Material for this exercise:
◆ ◆ ◆ ◆ ◆ ◆ ◆

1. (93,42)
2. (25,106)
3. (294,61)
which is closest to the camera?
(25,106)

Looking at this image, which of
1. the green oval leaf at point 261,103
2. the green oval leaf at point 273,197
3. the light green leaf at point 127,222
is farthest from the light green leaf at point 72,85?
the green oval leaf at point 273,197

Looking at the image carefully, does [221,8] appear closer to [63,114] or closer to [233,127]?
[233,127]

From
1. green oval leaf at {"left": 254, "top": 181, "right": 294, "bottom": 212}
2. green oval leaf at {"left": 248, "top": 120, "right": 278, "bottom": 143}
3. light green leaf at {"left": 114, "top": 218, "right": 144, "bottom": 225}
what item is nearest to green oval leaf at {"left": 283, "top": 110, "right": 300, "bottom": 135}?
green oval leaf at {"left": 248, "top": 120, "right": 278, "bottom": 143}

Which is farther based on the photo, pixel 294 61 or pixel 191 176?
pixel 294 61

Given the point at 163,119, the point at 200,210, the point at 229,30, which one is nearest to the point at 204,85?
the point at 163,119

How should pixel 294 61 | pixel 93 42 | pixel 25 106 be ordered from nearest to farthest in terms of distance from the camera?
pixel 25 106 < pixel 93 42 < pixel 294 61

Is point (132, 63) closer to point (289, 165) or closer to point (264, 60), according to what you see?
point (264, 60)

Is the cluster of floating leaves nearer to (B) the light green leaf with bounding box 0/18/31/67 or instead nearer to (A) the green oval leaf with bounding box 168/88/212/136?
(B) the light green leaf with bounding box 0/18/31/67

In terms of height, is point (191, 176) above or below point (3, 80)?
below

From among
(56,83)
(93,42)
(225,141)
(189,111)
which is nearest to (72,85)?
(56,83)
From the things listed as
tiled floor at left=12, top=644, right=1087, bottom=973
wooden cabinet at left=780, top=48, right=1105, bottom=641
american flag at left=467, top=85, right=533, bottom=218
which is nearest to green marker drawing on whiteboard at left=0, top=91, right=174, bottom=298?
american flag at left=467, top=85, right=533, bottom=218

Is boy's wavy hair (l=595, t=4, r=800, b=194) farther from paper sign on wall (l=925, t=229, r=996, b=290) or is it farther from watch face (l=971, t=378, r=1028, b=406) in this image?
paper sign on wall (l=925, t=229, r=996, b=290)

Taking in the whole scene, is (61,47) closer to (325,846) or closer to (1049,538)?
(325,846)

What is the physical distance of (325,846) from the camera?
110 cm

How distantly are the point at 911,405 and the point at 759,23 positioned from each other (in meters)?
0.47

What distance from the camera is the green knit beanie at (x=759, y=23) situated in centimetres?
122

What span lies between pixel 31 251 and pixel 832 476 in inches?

◆ ◆ ◆ ◆ ◆ ◆ ◆

Task directions:
Reproduce the stretch of the material from the line containing "Is boy's wavy" through the end of the material, unchanged.

Final result:
Is boy's wavy hair (l=595, t=4, r=800, b=194) farther from paper sign on wall (l=925, t=229, r=996, b=290) or is it farther from watch face (l=971, t=378, r=1028, b=406) in this image?
paper sign on wall (l=925, t=229, r=996, b=290)

Taking in the whole scene, is (61,47) closer to (325,846) or closer to (1049,538)?
(325,846)

What is the physical distance of (325,846) from the camera?
110 cm

How distantly are the point at 911,405 and the point at 759,23 positioned from each other (in meters)?
0.47

What distance from the camera is the green knit beanie at (x=759, y=23) situated in centimetres?
122

What span lies between pixel 31 251 and pixel 832 476 in inches?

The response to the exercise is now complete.